Peki sizin soundunuz açısında nasıl bir etkisinden söz edebiliriz elektronikleşmenin?
Ben elektronik müziğin çok da karşısında değilim. Zaman zaman kendi parçalarımda da kullanıyor ve seviyorum. Benim için önemli olan şarkının etkisi, kalitesi, müziğinin bir şeyler vermesi, sözlerinin bir yerlere dokunması yani emek verilmiş olduğunun herkes tarafından anlaşılır olması. Kaliteli yapılan her işe saygım var... Amaç hep ileriye gitmek, kendini geliştirmek ve farklı soundlar bulmak.
Müziğe hevesli üniversiteli gençler de artık sosyal medya sayesinde biraz daha özgürce üretip, paylaşabiliyor. Sizin sosyal medya ile aranız nasıl ve müzik konusunda hevesli gençlere neler önerirsiniz?
Benim sosyal medya ile aram özellikle işim gereği çok iyi. :) Fakat belli bir süre sonra burada kalmanın kişilere zararlı olduğuna da inanıyorum. Bir zaman ayırmak ve o dakikaların dışında pek kullanmamak gerekiyor. Çünkü birtakım irtibatlara girerken dünyayla da ilişkiniz kesiliyor. Arkadaşınız bir şey soruyor, cevap bile veremiyorsunuz, aynen şu anda olduğu gibi… :) Gençlerin yaptıklarını takdir ediyorum. Onlara önerim, devamlı kendilerini geliştirmeleri. Bu işte yıllarını vermiş insanlardan feyz alsınlar. Gelişmeye açık olup her şeyi biliyorum kafasına girmesinler.

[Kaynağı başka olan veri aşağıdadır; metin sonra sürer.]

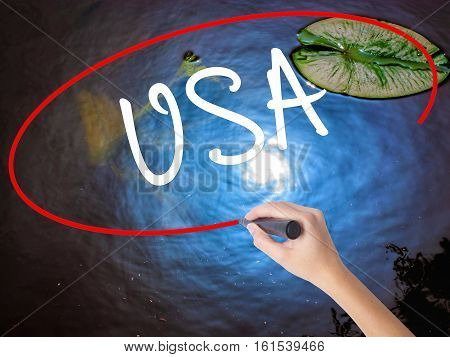 Woman Hand Writing Usa With Marker Over Transparent Board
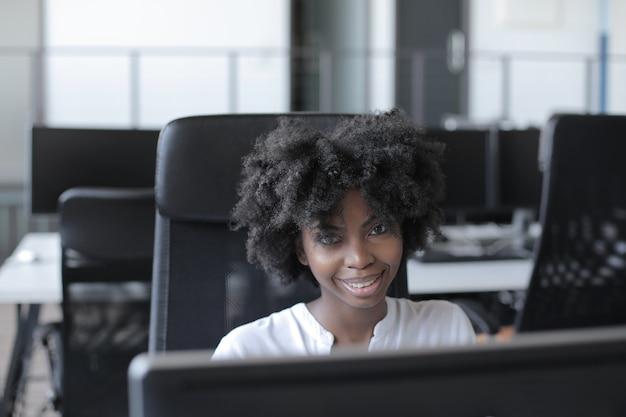 Mulher afro-americana bem-sucedida sentada em frente a um computador, trabalhando em um escritório moderno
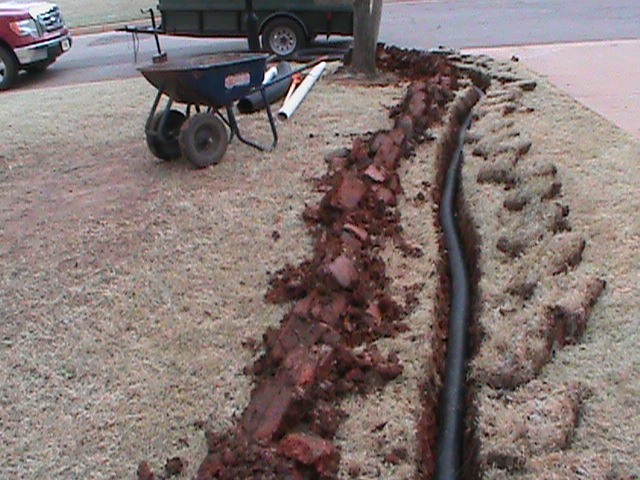 French Drain Pipe running to curb outlet in Oklahoma City.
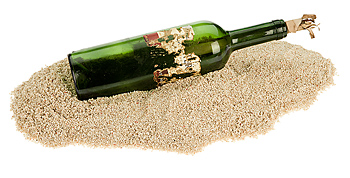 Message in a bottle on pile of sand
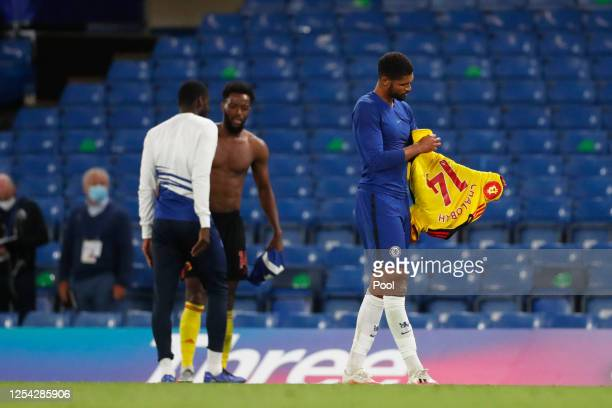 Ruben Loftus-Cheek of Chelsea looks at Nathaniel Chalobah of Watford shirt after swapping it after the Premier League match between Chelsea FC and...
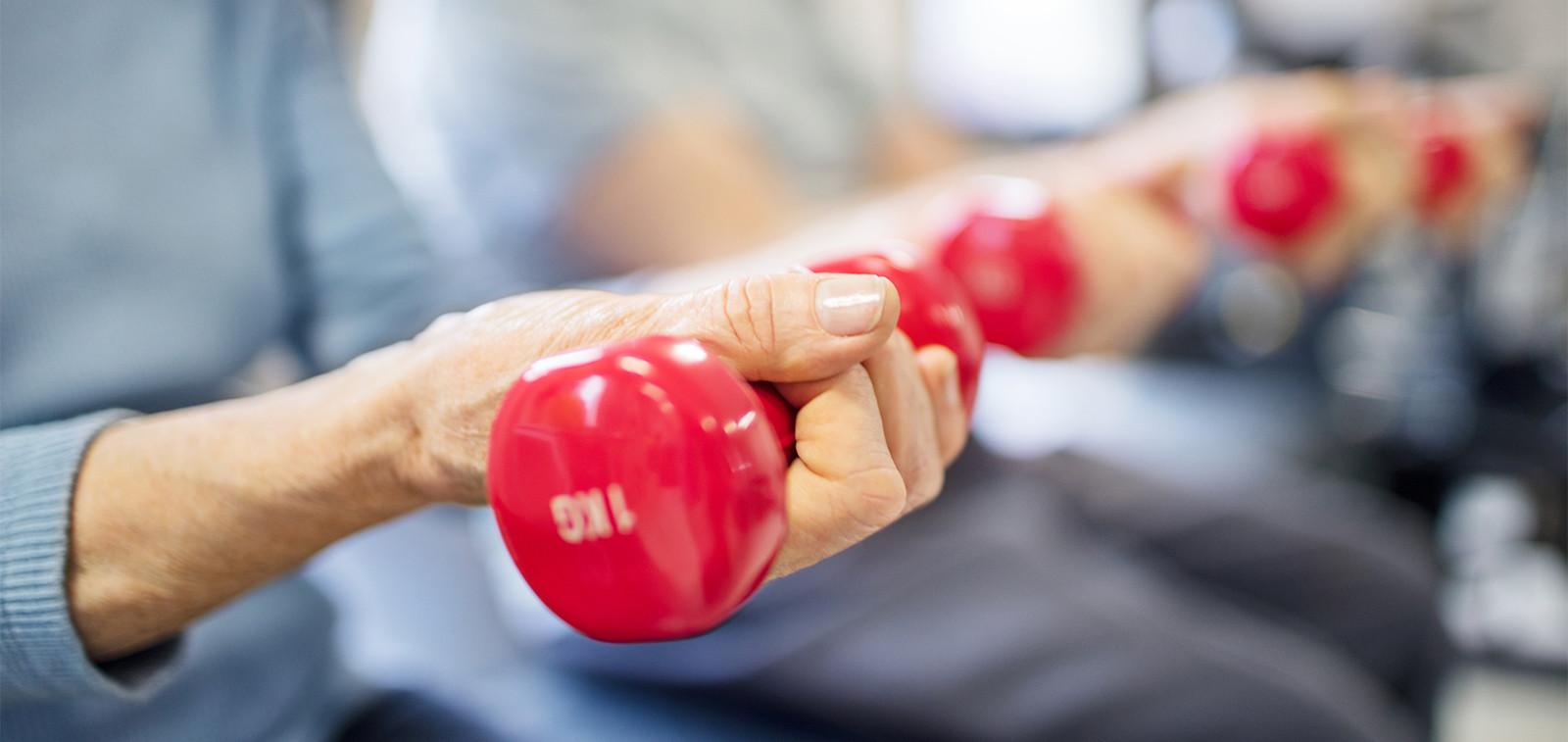 Ikääntyneillä punaiset painot käsissä.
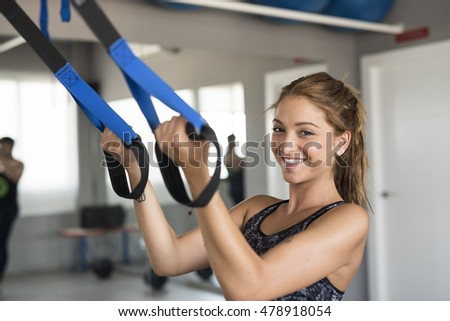 WOman smiling training in gym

Vefa duygularını asla kaybetmesinler...
Son olarak bundan sonraki planlar, projeler hakkında da konuşmak isteriz, var mı buradan üniversiteli gençlere bir müjde?

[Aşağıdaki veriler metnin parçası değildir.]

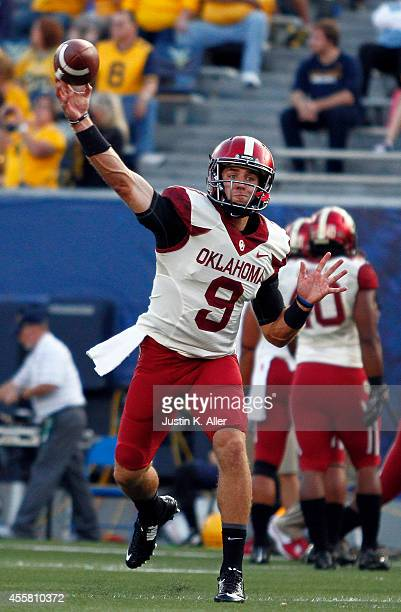 Trevor Knight of the Oklahoma Sooners warms up before the game against the West Virginia Mountaineers on September 20 2014 at Mountaineer Field in...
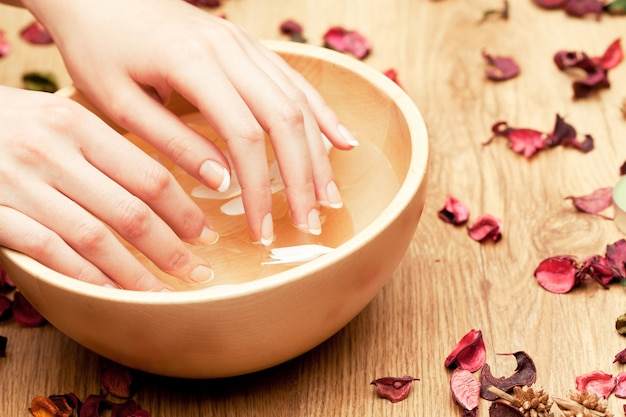 Woman with hands in a bowl in spa Premium Photo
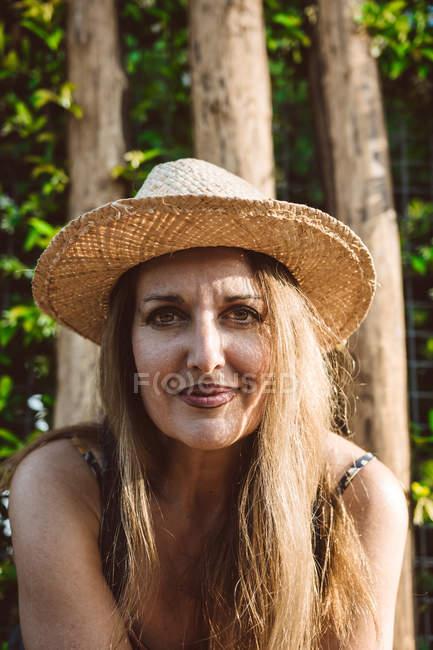 Contenuto donna adulta in cappello di paglia estivo seduta contro alberi verdi — Foto stock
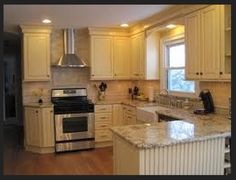 change to U-layout, by adding penninsula, with chimney hood and crown molding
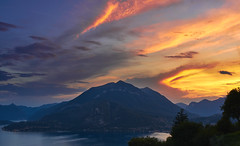 demon eye (Marc R. A.) Tags: sky sunset mountain clouds color beautiful italy lago como lake water landscape nature hill tree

Bu projede Altınbaş Üniversitesi öğrencileri bize çok destek oldu. Onların sayesinde üniversitelerle daha aktif olmanın mesleğim açısından çok kıymetli olduğunu anladım. Bundan sonraki tüm projelerimde kesinlikle üniversitelerle dirsek temasında olacağım. Onlara müjdem bu. Bora Abi’niz artık yanınızda olacak. Yeni projelerim arasında yaz konserleri ve konusunu benim yazdığım bir sinema filmi var. Üniversite öğrencilerine en büyük tavsiyem, bizlere emanet edilmiş bu aziz vatana her şartta sahip çıkmaları ve çok çalışmalarıdır. Bu güzel röportaj için sizlere teşekkür ederim.